But what to do? The nearest Juki dealer is an hour away, and I hadn't bought the machine from them, since they did not and still do not carry this model. Four years ago, I purchased the machine online from Sewing Machines Plus in California.
I had been aided and abetted in selecting this particular Juki by a lively and extensive discussion about the machine on Pattern Review. Luckily, I returned to the Sewing Machine discussion thread for ideas on how best to proceed. Member Nonette, who lives in Hawaii, suggested that I call Juki directly (through JUKI USA's website). She had also had an issue with her F600 about four years after purchase, and Juki allowed her to ship the machine directly to their technician, who had fixed it at no cost to her and had returned it to her good as new.
And that's just what I did, and just what happened with my machine! I would never have thought to go directly through the company so long after the purchase if not for Nonette's advice. If I had gotten the machine serviced locally by a non-authorized Juki dealer, the remaining warranty would have been voided and I'm sure it would have been at least $150.

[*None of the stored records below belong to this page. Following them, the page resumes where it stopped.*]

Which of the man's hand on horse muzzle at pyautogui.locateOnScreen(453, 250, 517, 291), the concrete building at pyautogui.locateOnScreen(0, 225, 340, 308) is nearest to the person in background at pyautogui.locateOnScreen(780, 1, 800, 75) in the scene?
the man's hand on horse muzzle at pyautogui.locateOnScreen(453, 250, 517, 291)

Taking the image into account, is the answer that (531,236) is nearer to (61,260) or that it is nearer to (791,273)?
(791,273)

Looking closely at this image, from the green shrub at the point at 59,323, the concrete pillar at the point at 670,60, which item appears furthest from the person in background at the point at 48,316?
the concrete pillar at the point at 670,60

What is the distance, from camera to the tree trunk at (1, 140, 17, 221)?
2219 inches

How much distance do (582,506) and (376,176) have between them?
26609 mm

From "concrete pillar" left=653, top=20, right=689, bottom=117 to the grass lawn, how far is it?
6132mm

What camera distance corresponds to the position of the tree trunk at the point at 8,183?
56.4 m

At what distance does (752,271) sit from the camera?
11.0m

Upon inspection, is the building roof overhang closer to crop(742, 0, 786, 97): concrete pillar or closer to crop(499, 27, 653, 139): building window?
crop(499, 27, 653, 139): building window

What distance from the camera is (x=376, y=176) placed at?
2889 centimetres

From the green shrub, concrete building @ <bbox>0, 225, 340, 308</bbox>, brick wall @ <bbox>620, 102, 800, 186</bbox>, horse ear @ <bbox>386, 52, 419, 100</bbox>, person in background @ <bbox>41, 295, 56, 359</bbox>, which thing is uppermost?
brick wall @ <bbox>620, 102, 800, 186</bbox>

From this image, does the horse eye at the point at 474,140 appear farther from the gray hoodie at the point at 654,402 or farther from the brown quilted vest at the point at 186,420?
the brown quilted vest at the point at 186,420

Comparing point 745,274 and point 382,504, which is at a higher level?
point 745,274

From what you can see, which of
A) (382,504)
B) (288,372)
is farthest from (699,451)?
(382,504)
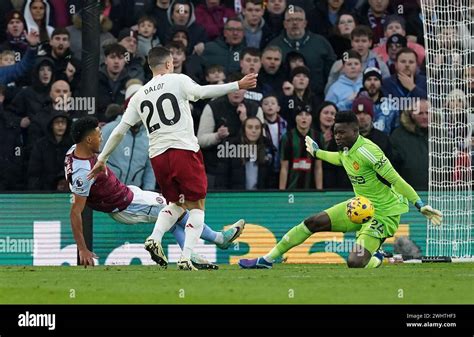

The machine came back to me on Monday and is once again sewing like a dream. Even though I have a sizable stable of vintage machines, including a Pfaff 130 that is set up alongside the Juki in the sewing room and that I use regularly, I really feel a need for a modern electronic machine for many projects and tasks. I missed the Juki for sewing knits, for topstitching and edgestitching and for its excellent buttonhole capabilities. I kept sewing, but some of my projects didn't come out as well as they would have with the Juki on the job!
What was the problem? A broken hook drive cam, something I would never have been able to fix myself, since it required a replacement part. The bad news is that it broke--boo, plastic parts!--the good news is that Juki stood behind its product and made it like new again. All in all, I've enjoyed this machine quite a lot, and I'm very satisfied with Juki's service in this situation.